[REQUIREMENT] Could you retype the forum excerpt on Havanese grooming below, word for word?

Your puppy doesn't HAVE to go to a groomer for anything, it is just what you choose to do. Tucker has never been to a groomer. He did not have a hair cut until he was 10 years old, and that is because of aging issues, (and I am clipping him myself.) 

You do need to comb your Havanese every day, though, to not allow mats to develop and/or to clear them out quickly when they do. You need to do this whether or not you take your dog to a groomer and keep him in a short clip. If you don't comb every day, mats will develop close to the skin and the groomer will have to shave them down.


----------



## Chi-Chi's Mom (Dec 10, 2015)

I echo Sheri on the daily comb-outs. Chi Chi has had to be shaved down twice after I have left her alone with daddy for 10-12 days. He swears he combed her but the mats said otherwise. This year I was proactive and took her in for a puppy cut.


----------



## ShamaMama (Jul 27, 2015)

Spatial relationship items
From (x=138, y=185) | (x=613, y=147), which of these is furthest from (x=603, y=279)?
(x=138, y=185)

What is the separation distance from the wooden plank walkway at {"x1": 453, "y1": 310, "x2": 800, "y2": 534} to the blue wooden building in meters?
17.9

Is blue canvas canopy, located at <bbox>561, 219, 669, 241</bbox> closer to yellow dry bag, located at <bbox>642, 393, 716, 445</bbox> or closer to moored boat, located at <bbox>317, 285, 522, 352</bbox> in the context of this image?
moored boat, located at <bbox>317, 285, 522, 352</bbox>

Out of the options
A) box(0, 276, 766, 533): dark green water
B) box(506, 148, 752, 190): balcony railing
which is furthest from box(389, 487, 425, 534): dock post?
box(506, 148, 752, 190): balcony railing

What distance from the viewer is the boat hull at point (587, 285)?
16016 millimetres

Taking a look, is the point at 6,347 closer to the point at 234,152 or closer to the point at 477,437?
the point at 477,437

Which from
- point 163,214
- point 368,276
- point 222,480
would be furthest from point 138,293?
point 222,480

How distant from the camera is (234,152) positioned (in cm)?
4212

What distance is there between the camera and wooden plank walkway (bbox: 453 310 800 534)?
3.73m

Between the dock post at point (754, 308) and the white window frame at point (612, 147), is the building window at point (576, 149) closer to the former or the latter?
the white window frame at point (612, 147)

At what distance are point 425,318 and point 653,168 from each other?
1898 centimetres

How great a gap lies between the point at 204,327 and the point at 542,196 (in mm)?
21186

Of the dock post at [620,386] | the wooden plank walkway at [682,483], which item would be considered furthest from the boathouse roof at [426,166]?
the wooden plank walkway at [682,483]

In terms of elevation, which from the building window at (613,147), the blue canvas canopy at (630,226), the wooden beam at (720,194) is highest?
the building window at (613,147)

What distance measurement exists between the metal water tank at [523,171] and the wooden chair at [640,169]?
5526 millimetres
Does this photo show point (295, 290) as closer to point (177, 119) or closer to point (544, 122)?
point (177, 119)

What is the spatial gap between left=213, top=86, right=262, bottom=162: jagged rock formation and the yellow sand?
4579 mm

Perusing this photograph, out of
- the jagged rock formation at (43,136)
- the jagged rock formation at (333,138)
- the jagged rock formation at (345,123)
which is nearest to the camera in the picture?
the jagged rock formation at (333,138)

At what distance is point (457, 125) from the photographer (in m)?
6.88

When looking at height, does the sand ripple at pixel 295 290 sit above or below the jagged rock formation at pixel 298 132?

[CORRECT ANSWER]
Your puppy doesn't HAVE to go to a groomer for anything, it is just what you choose to do. Tucker has never been to a groomer. He did not have a hair cut until he was 10 years old, and that is because of aging issues, (and I am clipping him myself.) 

You do need to comb your Havanese every day, though, to not allow mats to develop and/or to clear them out quickly when they do. You need to do this whether or not you take your dog to a groomer and keep him in a short clip. If you don't comb every day, mats will develop close to the skin and the groomer will have to shave them down.


----------



## Chi-Chi's Mom (Dec 10, 2015)

I echo Sheri on the daily comb-outs. Chi Chi has had to be shaved down twice after I have left her alone with daddy for 10-12 days. He swears he combed her but the mats said otherwise. This year I was proactive and took her in for a puppy cut.


----------



## ShamaMama (Jul 27, 2015)